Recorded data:

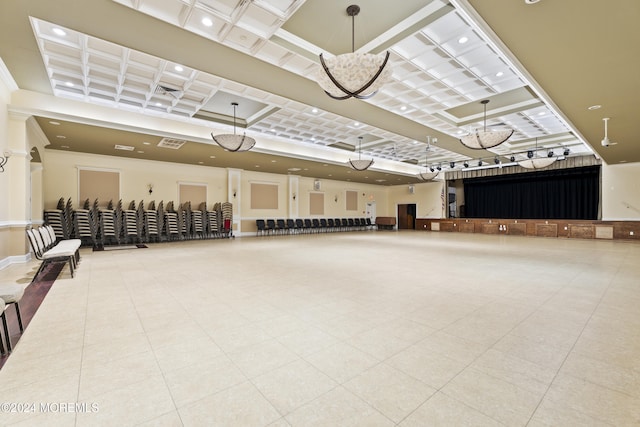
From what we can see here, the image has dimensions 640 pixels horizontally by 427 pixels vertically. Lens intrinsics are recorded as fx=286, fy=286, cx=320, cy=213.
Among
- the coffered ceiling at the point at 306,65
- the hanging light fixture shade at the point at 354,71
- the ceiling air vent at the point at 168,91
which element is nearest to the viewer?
the coffered ceiling at the point at 306,65

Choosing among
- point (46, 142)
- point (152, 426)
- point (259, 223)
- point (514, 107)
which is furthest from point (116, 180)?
point (514, 107)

**Given problem:** Rewrite the lines from the one containing "Choosing among" through the end of the records, inclusive, replacing "furthest" with "farthest" and leaving everything else unchanged.

**Task result:**
Choosing among
- point (46, 142)
- point (152, 426)
- point (259, 223)
- point (514, 107)
which is farthest from point (116, 180)?
point (514, 107)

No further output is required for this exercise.